Monday 29 August 2011

Pasta

I was four when the mom-bot was returned to the Yard. I can remember coming home from school and running into the kitchen excitedly waving my painting around, and skidding to a halt as I realised that the mom-bot wasn't there. I started crying then, because the mom-bot was always in the kitchen when I came home from school. Sometimes it would be stood at sink, irradiating the dishes or the vegetables, and sometimes it would be stood at the cooker stirring things in pots. Often it was pasta, which was my favourite meal. My father hated the mom-bot's pasta though.
I was still crying twenty minutes later when my older brother came in to the kitchen, looked around and then punched me in the ribs. Unsurprisingly that didn't stop me crying, but spurred me on to greater volume, and I found some more tears to dribble down my cheeks.
"Shut it!" he said. "What have you done with the mom-bot?
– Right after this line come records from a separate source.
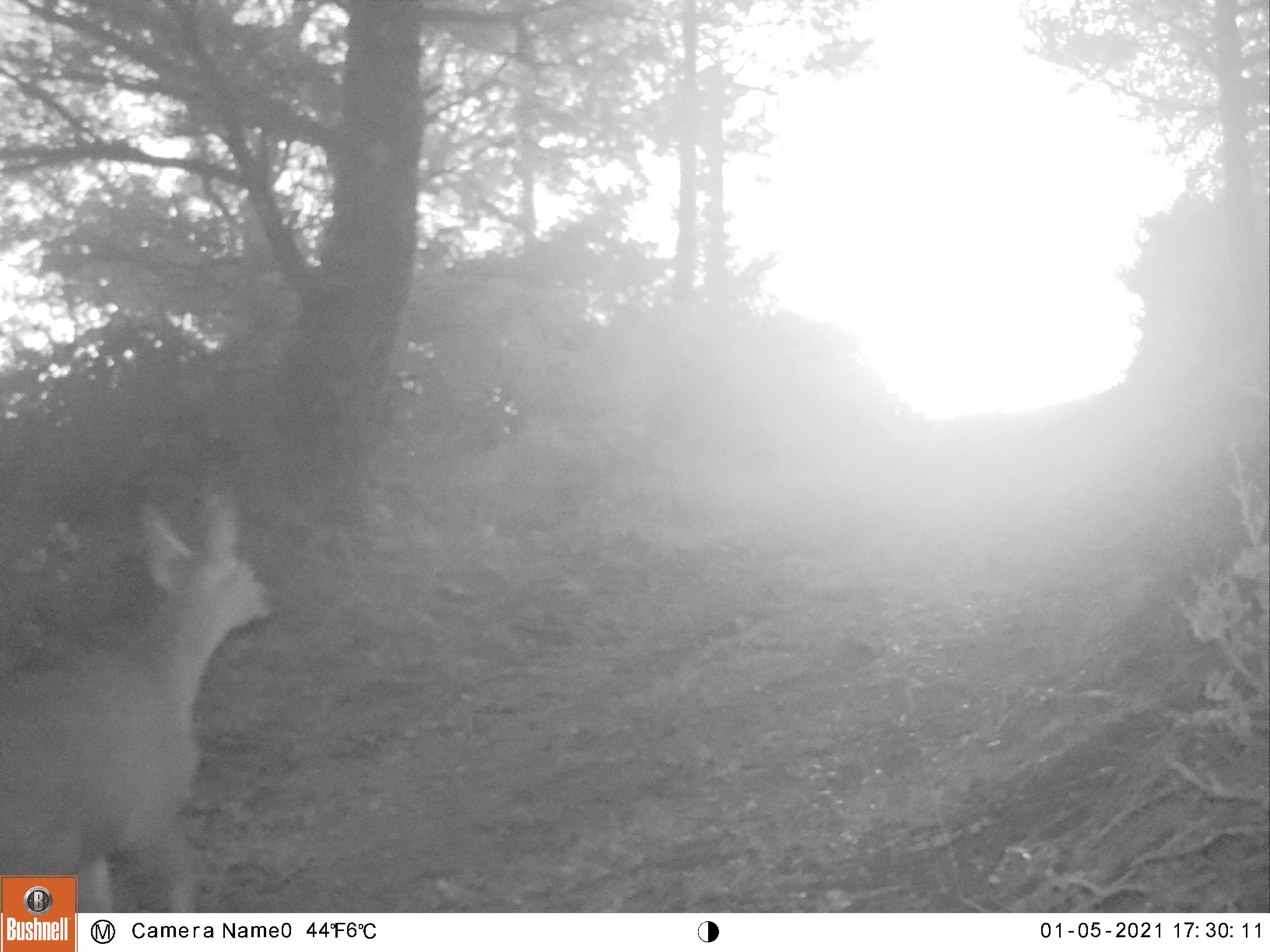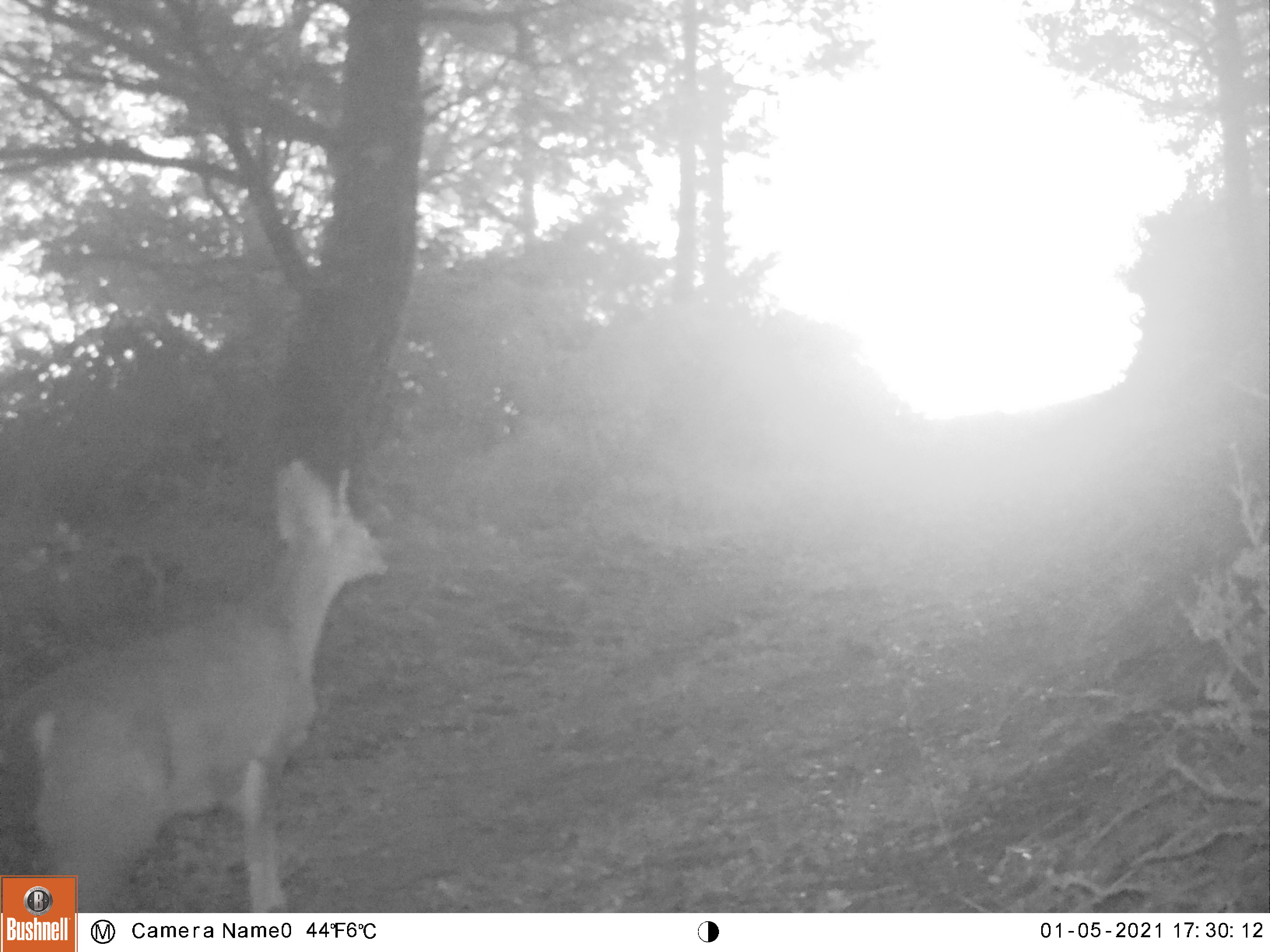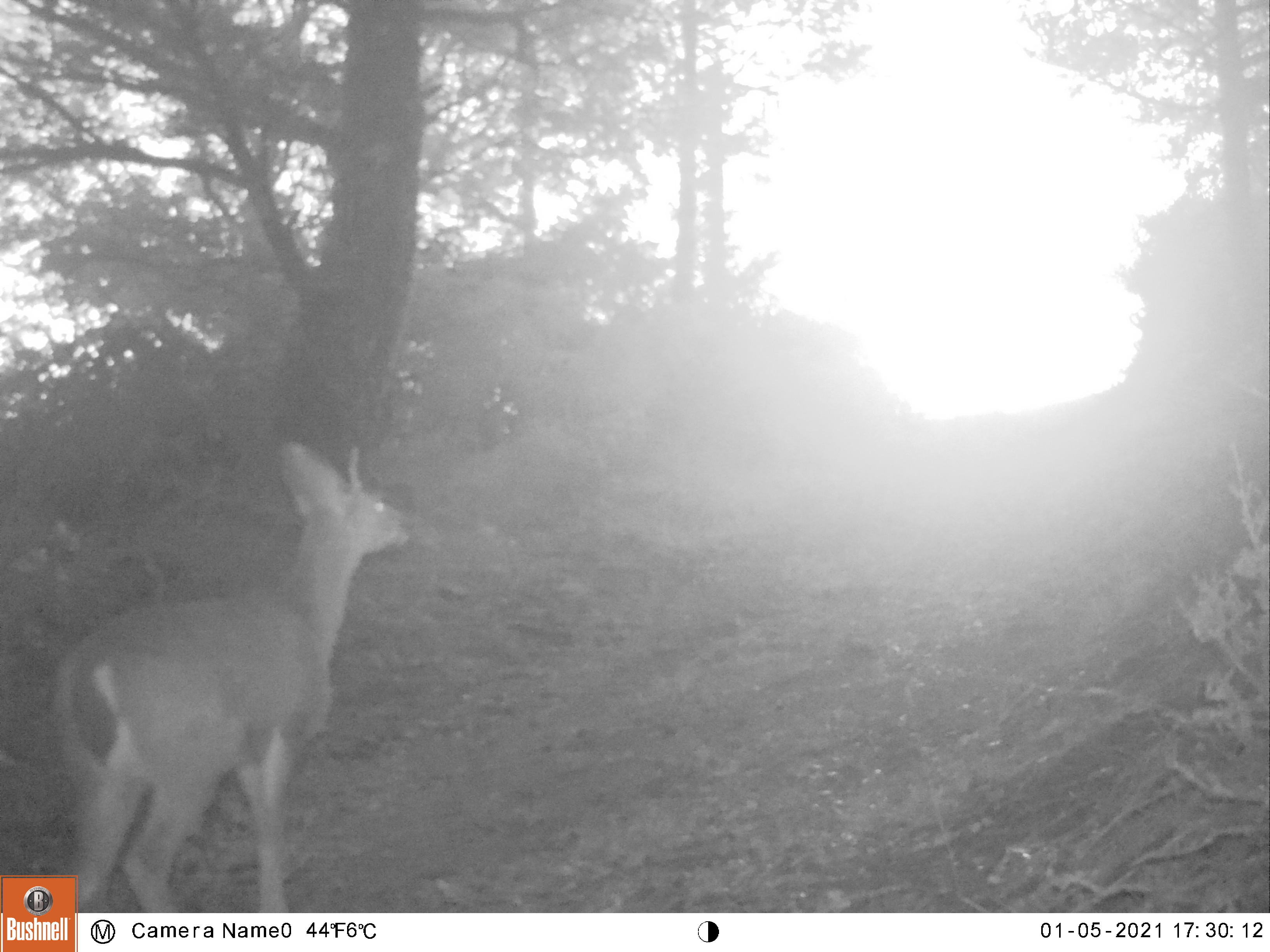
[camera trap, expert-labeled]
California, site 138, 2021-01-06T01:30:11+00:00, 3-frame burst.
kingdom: Animalia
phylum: Chordata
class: Mammalia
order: Artiodactyla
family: Cervidae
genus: Odocoileus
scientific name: Odocoileus hemionus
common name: mule deer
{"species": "mule deer (Odocoileus hemionus)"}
Where's tea?" He scuffed his shoes on the black and white checkered linoleum floor and looked ready to punch me again.
"The mom-bot's gone," said Dad from behind me. "Stop crying, Kirstin, the mom-bot's not coming back."
This time I did stop crying, but mostly out of shock. I turned to stare at him, and he did this funny shrug thing with his shoulders while there was a strange smile on his face. "It was defective," he said. "It didn't do things right. If the Yard can fix it, then we'll get the mom-bot back. Otherwise we'll have to make do without it."

*

The mom-bot never came back. It was odd being the only family on the street without a mom-bot, and at first, quite hard at school. No-one expected you to be missing both a mother and a mom-bot, though it was the lack of a mom-bot that always got attention first.
"You poor thing," murmured teachers when I told them. "It must be very hard for you. My own mom-bot is... well, I couldn't do without her."
That was the first time I noticed that everyone else called their mom-bot her, but we'd always called ours it. I was sixteen before I realised that Dad must have been responsible for that.
At the same time, I'd been taking a lot of mathematics and computer science courses at school, and so when I realised that the Yard had a substantial online presence, I decided to do some snooping. I stole Dad's National Security number and used it to access the Yard as him. His personal questions were easy to answer, and soon I had a record of all of his interactions and requests to the Yard. They were, to my surprise, encrypted, but using a simple Playfair cipher that I cracked in half an hour.
And there is was, in white-on-black on my screen. The reason for the return of the mom-bot.
'It does not make pasta correctly. It consistently adds the sauce to the pasta instead of the pasta to the sauce.'
Below that was a question from the Yard: 'Requested action?'
And Dad's reply: 'Destruction. This is a crime against humanity.'
I laughed, and then stopped, and then laughed again. Surely this was ridiculous? No-one requested destruction of a mom-bot, let alone for the way it made pasta! Then I wondered; why on earth had the Yard complied with Dad's request? A mom-bot was an expensive piece of equipment; most families spent years paying for theirs, it was like a mortgage. All the upgrades came at a cost too, to have a truly up-to-date mom-bot required a high-paying job and a willingness to make personal sacrifices. Dad was just... what was Dad? I suddenly realised I had no idea what Dad did for a living.
Well, I was in his files, all I had to do was call up the personal identity section, which I did. And then I turned the computer off, opened up the case and pulled the memory chips from the board and hacked them apart with scissors. There was no way I wanted any proof I'd looked at Dad's account to be anywhere, even if meant not being able to do my homework until I'd replaced the chips.
At dinner that evening, my brother served up the meal with a smile on his face.
"Pasta!" he said, "Just like mom-bot used to make."
I couldn't bring myself to look at Dad's face, but I heard him whisper, so quietly that he thought we wouldn't hear, "Oh dear, oh dear."